Pathways’ claims for injunctive relief against the Brookridge Defendants, at least insofar as those claims dealt with state cases pending when the District Court ruled, are now moot because those cases are concluded. However, we read Pathways’ claims for injunctive relief also to include a prospective component: Pathways sought to prevent suits that the Brookridge Defendants might file in the future, or other obstructive activity in which they might engage. The Anti-Injunction Act does not prevent a federal court from restraining a party from instituting future state proceedings. See Dombrowski v. Pfister, 380 U.S. 479, 484 n. 2, 85 S.Ct. 1116, 14 L.Ed.2d 22 (1965); In re Baldwin-United Corp., 770 F.2d 328, 335 (2d Cir.1985); Charles Alan Wright, Arthur R. Miller & Edward H. Cooper, 17 Federal Practice and Procedure, § 4222 at 506-07 (1988). Similarly, “Younger is not a bar to federal court action when state judicial proceedings have not themselves commenced.” Hawaii Housing Authority v. Midkiff, 467 U.S. 229, 238-39, 104 S.Ct. 2321, 81 L.Ed.2d 186 (1984).

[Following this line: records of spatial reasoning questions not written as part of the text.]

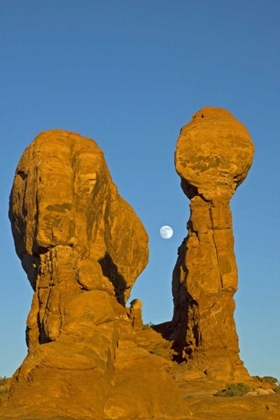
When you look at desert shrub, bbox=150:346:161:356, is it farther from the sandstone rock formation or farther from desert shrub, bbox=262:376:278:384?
desert shrub, bbox=262:376:278:384

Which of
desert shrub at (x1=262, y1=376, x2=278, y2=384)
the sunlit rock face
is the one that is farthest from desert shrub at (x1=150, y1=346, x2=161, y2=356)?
desert shrub at (x1=262, y1=376, x2=278, y2=384)

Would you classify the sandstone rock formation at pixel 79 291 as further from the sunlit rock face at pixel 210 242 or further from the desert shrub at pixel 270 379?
the desert shrub at pixel 270 379

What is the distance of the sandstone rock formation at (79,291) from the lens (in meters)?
39.9

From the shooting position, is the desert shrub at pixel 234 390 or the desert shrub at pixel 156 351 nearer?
the desert shrub at pixel 234 390

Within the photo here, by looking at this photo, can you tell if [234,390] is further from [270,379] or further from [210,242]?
[210,242]

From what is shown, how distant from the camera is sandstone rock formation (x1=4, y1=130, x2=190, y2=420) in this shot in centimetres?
3991

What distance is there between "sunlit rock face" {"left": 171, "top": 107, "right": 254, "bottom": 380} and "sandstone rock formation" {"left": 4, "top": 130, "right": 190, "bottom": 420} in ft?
15.9

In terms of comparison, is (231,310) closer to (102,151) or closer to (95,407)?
(102,151)

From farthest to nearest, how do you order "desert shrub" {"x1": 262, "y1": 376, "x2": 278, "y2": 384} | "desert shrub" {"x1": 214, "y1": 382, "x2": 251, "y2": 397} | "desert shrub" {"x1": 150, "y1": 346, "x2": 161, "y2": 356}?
1. "desert shrub" {"x1": 150, "y1": 346, "x2": 161, "y2": 356}
2. "desert shrub" {"x1": 262, "y1": 376, "x2": 278, "y2": 384}
3. "desert shrub" {"x1": 214, "y1": 382, "x2": 251, "y2": 397}

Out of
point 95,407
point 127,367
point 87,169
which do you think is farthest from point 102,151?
point 95,407

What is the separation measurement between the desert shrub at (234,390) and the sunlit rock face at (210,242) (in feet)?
13.6

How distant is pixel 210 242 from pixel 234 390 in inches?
476

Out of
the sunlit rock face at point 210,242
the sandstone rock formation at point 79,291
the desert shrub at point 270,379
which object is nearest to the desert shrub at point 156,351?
the sunlit rock face at point 210,242

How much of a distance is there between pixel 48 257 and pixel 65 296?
376 cm
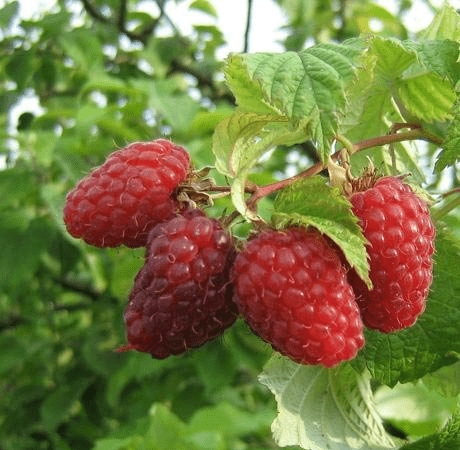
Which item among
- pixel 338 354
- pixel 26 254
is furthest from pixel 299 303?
pixel 26 254

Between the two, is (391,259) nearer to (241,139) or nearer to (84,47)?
(241,139)

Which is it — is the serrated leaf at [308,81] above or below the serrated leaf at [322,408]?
above

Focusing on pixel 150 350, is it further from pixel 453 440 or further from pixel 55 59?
pixel 55 59

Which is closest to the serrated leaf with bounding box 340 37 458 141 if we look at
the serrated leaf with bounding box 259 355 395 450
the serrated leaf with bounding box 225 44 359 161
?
the serrated leaf with bounding box 225 44 359 161

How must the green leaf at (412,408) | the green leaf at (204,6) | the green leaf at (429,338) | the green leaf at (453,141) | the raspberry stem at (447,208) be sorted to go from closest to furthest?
the green leaf at (453,141) → the green leaf at (429,338) → the raspberry stem at (447,208) → the green leaf at (412,408) → the green leaf at (204,6)

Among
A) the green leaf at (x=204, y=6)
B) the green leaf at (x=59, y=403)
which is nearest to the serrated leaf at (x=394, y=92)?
the green leaf at (x=59, y=403)

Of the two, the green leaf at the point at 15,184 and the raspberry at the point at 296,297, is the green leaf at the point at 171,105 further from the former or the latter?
the raspberry at the point at 296,297

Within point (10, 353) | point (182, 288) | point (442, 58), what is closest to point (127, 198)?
point (182, 288)
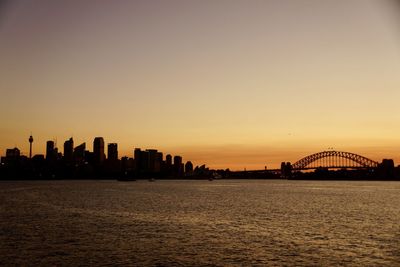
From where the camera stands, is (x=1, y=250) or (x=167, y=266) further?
(x=1, y=250)

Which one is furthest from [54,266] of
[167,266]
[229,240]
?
[229,240]

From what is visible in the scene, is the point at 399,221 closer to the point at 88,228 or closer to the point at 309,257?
the point at 309,257

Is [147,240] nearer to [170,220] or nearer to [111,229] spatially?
[111,229]

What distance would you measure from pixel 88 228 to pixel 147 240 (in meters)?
13.6

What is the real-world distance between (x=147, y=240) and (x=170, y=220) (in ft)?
70.2

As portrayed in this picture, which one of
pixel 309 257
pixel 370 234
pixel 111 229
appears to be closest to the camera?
pixel 309 257

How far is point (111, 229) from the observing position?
2307 inches

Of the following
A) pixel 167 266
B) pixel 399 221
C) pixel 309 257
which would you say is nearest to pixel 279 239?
pixel 309 257

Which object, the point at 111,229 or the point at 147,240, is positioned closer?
the point at 147,240

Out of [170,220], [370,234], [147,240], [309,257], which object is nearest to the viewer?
[309,257]

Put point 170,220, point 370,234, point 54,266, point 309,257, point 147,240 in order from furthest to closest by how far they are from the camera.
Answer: point 170,220, point 370,234, point 147,240, point 309,257, point 54,266

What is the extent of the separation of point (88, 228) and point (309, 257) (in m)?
30.8

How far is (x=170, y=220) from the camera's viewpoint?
7031 centimetres

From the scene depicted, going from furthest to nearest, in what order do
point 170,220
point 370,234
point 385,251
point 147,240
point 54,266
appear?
point 170,220, point 370,234, point 147,240, point 385,251, point 54,266
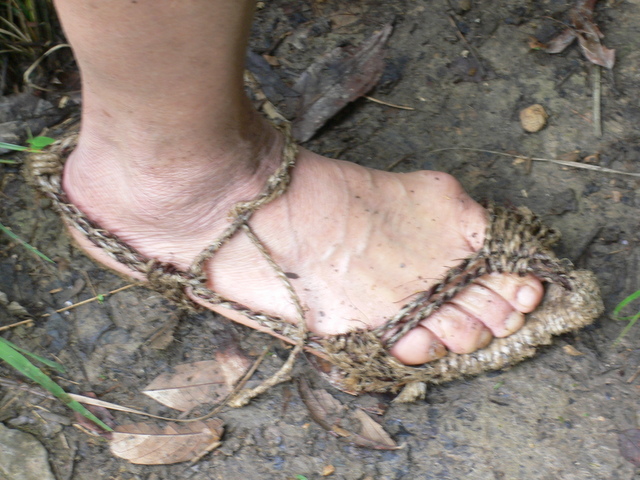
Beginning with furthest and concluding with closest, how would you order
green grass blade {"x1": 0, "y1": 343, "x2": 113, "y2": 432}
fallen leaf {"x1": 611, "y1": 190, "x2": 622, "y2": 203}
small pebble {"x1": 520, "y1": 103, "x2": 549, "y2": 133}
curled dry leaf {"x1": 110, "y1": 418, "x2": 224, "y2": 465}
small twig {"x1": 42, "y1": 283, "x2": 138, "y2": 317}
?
small pebble {"x1": 520, "y1": 103, "x2": 549, "y2": 133}
fallen leaf {"x1": 611, "y1": 190, "x2": 622, "y2": 203}
small twig {"x1": 42, "y1": 283, "x2": 138, "y2": 317}
curled dry leaf {"x1": 110, "y1": 418, "x2": 224, "y2": 465}
green grass blade {"x1": 0, "y1": 343, "x2": 113, "y2": 432}

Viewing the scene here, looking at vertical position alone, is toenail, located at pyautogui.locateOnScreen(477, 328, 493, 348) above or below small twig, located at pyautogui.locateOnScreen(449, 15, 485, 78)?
below

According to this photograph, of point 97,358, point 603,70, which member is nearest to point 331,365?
point 97,358

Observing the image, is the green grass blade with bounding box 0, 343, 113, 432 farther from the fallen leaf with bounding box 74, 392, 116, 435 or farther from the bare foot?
the bare foot

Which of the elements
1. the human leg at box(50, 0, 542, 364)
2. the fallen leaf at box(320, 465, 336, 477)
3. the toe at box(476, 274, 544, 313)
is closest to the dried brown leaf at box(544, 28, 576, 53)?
the human leg at box(50, 0, 542, 364)

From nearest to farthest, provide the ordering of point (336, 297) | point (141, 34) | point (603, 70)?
point (141, 34)
point (336, 297)
point (603, 70)

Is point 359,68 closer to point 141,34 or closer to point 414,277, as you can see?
point 414,277

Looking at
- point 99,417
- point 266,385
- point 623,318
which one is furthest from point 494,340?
point 99,417
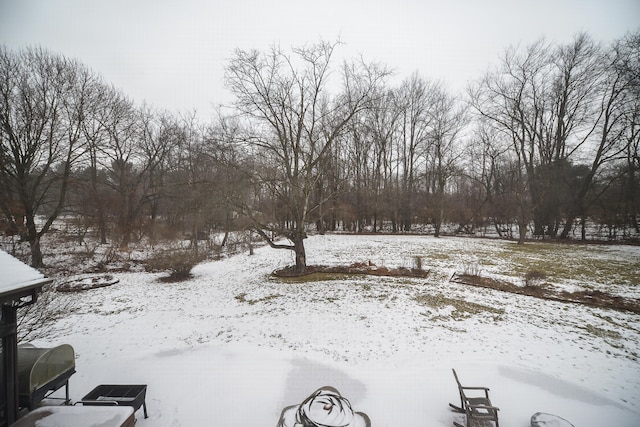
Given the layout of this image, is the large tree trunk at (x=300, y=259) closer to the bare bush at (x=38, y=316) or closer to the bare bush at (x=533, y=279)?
the bare bush at (x=38, y=316)

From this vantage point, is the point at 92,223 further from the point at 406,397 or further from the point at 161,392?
the point at 406,397

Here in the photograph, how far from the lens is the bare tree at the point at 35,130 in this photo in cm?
1221

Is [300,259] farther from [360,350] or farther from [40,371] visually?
[40,371]

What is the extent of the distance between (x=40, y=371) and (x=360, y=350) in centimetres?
540

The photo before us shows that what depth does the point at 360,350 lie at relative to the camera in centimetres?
539

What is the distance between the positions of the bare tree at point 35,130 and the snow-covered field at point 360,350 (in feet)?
25.3

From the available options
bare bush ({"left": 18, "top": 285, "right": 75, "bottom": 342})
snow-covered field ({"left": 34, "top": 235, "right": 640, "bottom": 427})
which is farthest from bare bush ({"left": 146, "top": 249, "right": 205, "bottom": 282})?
bare bush ({"left": 18, "top": 285, "right": 75, "bottom": 342})

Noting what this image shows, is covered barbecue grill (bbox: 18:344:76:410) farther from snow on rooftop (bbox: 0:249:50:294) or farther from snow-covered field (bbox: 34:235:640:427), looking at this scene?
snow on rooftop (bbox: 0:249:50:294)

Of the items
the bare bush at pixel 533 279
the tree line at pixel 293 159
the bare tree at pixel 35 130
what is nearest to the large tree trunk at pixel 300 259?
the tree line at pixel 293 159

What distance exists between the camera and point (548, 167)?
21844 mm

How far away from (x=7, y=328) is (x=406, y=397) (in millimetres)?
5876

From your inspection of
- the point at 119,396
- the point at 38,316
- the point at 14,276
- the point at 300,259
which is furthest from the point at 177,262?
the point at 14,276

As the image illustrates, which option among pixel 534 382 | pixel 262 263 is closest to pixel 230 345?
pixel 534 382

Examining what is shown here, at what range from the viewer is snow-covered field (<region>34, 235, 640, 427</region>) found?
3961 millimetres
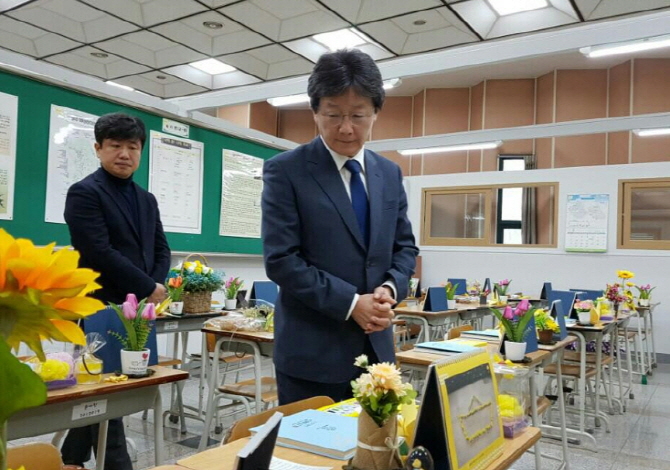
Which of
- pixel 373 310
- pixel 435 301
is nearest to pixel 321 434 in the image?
pixel 373 310

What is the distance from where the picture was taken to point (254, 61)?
27.5 feet

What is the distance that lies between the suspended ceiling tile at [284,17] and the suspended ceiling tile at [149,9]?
16.9 inches

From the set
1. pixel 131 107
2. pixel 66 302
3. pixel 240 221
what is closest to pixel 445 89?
pixel 240 221

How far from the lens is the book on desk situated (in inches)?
42.1

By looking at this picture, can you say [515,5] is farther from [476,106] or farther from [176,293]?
[176,293]

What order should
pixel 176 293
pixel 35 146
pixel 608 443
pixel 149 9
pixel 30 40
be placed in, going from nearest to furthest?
pixel 176 293, pixel 608 443, pixel 35 146, pixel 149 9, pixel 30 40

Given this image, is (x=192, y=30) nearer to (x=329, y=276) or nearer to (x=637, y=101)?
(x=329, y=276)

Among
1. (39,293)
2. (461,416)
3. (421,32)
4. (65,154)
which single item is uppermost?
(421,32)

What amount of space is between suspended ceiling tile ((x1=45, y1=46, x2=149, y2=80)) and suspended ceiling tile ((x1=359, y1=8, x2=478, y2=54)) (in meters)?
3.83

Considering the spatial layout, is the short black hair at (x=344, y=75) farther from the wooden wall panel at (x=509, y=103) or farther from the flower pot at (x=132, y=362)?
the wooden wall panel at (x=509, y=103)

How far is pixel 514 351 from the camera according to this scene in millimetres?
2568

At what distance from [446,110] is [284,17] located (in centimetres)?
558

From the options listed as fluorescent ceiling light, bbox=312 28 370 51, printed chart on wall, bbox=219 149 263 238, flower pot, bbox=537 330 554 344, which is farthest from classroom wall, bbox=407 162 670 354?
flower pot, bbox=537 330 554 344

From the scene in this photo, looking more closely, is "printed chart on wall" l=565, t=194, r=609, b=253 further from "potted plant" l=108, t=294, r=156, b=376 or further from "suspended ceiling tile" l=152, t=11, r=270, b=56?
"potted plant" l=108, t=294, r=156, b=376
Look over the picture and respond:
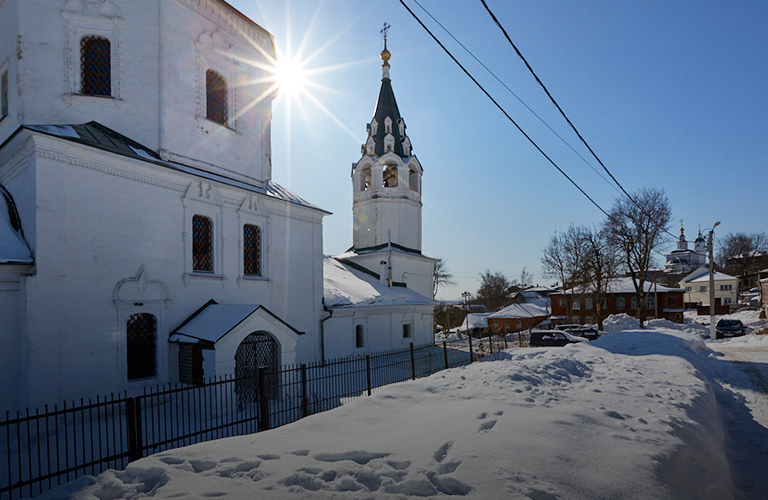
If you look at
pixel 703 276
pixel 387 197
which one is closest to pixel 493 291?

To the extent that Pathways’ injunctive claims seek relief from future suits, they are neither moot nor removed from federal jurisdiction by the Anti-Injunction Act or Younger principles.

The dismissal of Pathways’ claim for declaratory relief is now not warranted, even if it was appropriate when the District Court ruled. Declaratory relief may sometimes be prohibited by the Anti-Injunction Act, see Gajon Bar & Grill, Inc. v. Kelly, 508 F.2d 1317, 1319-20 (2d Cir. 1974), and Younger abstention principles, see Kirschner, 225 F.3d at 235. However, as we have noted, there are no longer any pending state proceedings that could implicate Younger or Anti-Injunction Act concerns. Thus, the portion of the judgment dismissing Pathways’ claim for declaratory relief against the Brookridge Defendants must be vacated. Also, because there are no longer any pending state proceedings the outcome of which the District Court might appropriately have wished to await, the stay of Pathways’ damages claims against the Brookridge Defendants should be lifted on remand.

III. Claims Against the Greenwich Defendants

At oral argument, counsel for Pathways conceded that if the judgment in the Zoning Appeal Suit approving the stipulation that Pathways had reached with the Greenwich Defendants was not disturbed on direct appeal, Pathways would seek no further relief against the Greenwich De*115fendants in the pending federal suit. With the denial of Brookridge’s petition for certification to appeal in the Zoning Appeal Suit, that case has now run its course. Because there is no relief Pathways now seeks from the Greenwich Defendants in federal court, there is no need to reach the District Court’s decision to abstain on Younger grounds. We affirm the District Court’s dismissal of the claims against the Greenwich Defendants on the ground that these claims are moot.

Conclusion

The order of the District Court is affirmed to the extent that it dismissed Pathways’ claims for injunctive and declaratory relief against the Greenwich Defendants. The order is vacated to the extent that it dismissed Pathways’ claims for in-junctive and declaratory relief against the Brookridge Defendants. The case is remanded for further proceedings. Upon remand, the District Court shall vacate the stay of the monetary claims against the Brookridge Defendants and afford Pathways an opportunity to renew its claim for a preliminary injunction. No costs.

. In the one state court case not entirely concluded, the Restrictive Covenant Suit, only Pathways’ counterclaim remains; that case therefore presents no Anti-Injunction Act or Younger issues.

. There is therefore no need to consider the parties’ arguments as to whether the FHA provides an express exception to the Anti-Injunction Act.